## THE REQUEST
Rewrite the stretch from the line that contains "Is pixel 15" through the end of the lines, keeping every line in full. Shift each number in the answers (the coordinates, the order numbers and the distances) by -6.

— start DATA RECORDS —

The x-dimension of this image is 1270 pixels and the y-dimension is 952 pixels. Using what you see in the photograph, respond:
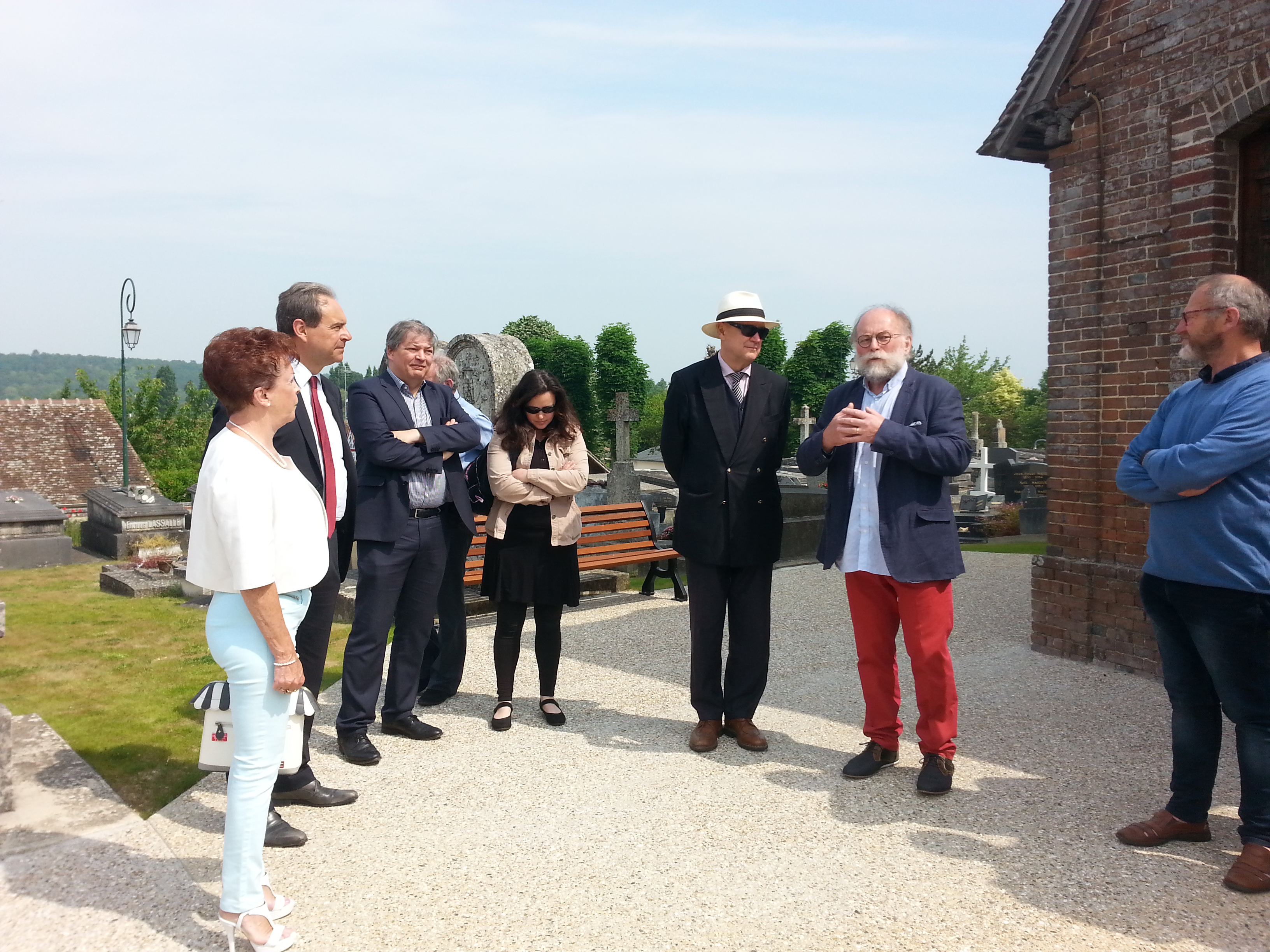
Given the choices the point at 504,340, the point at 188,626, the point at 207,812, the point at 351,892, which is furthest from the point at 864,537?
the point at 504,340

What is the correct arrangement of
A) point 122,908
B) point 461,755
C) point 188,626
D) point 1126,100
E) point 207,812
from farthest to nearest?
point 188,626
point 1126,100
point 461,755
point 207,812
point 122,908

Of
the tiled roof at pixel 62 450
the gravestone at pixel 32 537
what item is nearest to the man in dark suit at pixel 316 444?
the gravestone at pixel 32 537

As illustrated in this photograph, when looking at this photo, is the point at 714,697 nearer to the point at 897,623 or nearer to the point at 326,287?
the point at 897,623

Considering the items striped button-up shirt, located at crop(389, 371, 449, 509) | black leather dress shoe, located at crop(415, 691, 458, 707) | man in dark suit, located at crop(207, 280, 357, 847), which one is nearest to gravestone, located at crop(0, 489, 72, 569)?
black leather dress shoe, located at crop(415, 691, 458, 707)

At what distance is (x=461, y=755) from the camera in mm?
4742

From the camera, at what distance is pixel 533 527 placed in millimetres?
5191

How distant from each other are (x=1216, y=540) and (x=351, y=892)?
128 inches

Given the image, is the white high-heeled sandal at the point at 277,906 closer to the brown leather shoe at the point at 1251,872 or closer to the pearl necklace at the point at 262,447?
the pearl necklace at the point at 262,447

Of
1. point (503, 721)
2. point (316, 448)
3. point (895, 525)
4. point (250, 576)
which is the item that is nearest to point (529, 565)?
point (503, 721)

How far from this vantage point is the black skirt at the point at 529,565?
5.14 m

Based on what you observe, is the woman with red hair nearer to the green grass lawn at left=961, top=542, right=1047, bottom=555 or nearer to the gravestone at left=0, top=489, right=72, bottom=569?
the green grass lawn at left=961, top=542, right=1047, bottom=555

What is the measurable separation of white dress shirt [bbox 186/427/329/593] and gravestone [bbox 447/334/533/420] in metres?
8.98

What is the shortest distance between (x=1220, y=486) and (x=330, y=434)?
3426 mm

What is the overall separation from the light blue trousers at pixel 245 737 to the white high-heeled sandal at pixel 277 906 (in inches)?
4.7
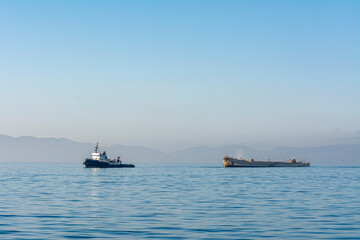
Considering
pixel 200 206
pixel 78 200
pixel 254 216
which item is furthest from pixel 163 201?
pixel 254 216

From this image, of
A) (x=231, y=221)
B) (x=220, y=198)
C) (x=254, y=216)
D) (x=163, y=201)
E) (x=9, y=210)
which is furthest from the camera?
(x=220, y=198)

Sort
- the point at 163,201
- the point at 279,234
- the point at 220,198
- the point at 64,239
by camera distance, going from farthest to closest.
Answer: the point at 220,198, the point at 163,201, the point at 279,234, the point at 64,239

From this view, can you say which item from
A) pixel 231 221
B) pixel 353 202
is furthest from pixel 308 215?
pixel 353 202

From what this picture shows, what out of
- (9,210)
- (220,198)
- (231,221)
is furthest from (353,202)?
(9,210)

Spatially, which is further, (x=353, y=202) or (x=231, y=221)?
(x=353, y=202)

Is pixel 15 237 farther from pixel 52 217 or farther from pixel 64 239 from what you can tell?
pixel 52 217

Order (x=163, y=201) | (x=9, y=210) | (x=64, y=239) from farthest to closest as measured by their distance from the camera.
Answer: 1. (x=163, y=201)
2. (x=9, y=210)
3. (x=64, y=239)

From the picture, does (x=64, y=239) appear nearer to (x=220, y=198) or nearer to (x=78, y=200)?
(x=78, y=200)

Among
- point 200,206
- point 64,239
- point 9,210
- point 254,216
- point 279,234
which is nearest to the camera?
point 64,239

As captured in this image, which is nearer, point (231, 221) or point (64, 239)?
point (64, 239)

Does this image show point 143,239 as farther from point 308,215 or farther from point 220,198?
point 220,198

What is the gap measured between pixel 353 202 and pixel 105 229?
2989 centimetres

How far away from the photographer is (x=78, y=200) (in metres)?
52.3

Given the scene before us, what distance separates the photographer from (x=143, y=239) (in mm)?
27938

— end DATA RECORDS —

## FINAL RESULT
Is pixel 15 237 farther from pixel 52 217 or farther from pixel 64 239 from what you can tell?
pixel 46 211

Order (x=163, y=201) | (x=9, y=210) | (x=64, y=239) from farthest to closest as measured by their distance from the camera.
Answer: -5. (x=157, y=195)
-4. (x=3, y=204)
-3. (x=58, y=233)

From the picture, does (x=64, y=239) appear nearer to (x=220, y=198) or nearer to (x=78, y=200)?
(x=72, y=194)

Among
- point 200,206
- point 64,239
- point 9,210
- point 254,216
- point 279,234
which is nearest to the camera?
point 58,233

As captured in this image, which is nearer, point (231, 221) or point (64, 239)?
point (58, 233)

Does this image show point 143,239 as farther from point 308,215 or farther from point 220,198?
point 214,192

What is the gap measured between pixel 353 202 and pixel 105 229?
2983 centimetres

How far away from the photographer is (x=78, y=200) (in metres)?
46.3

Given the scene before us, what distance separates the photographer from (x=143, y=239) (in mm)?
27932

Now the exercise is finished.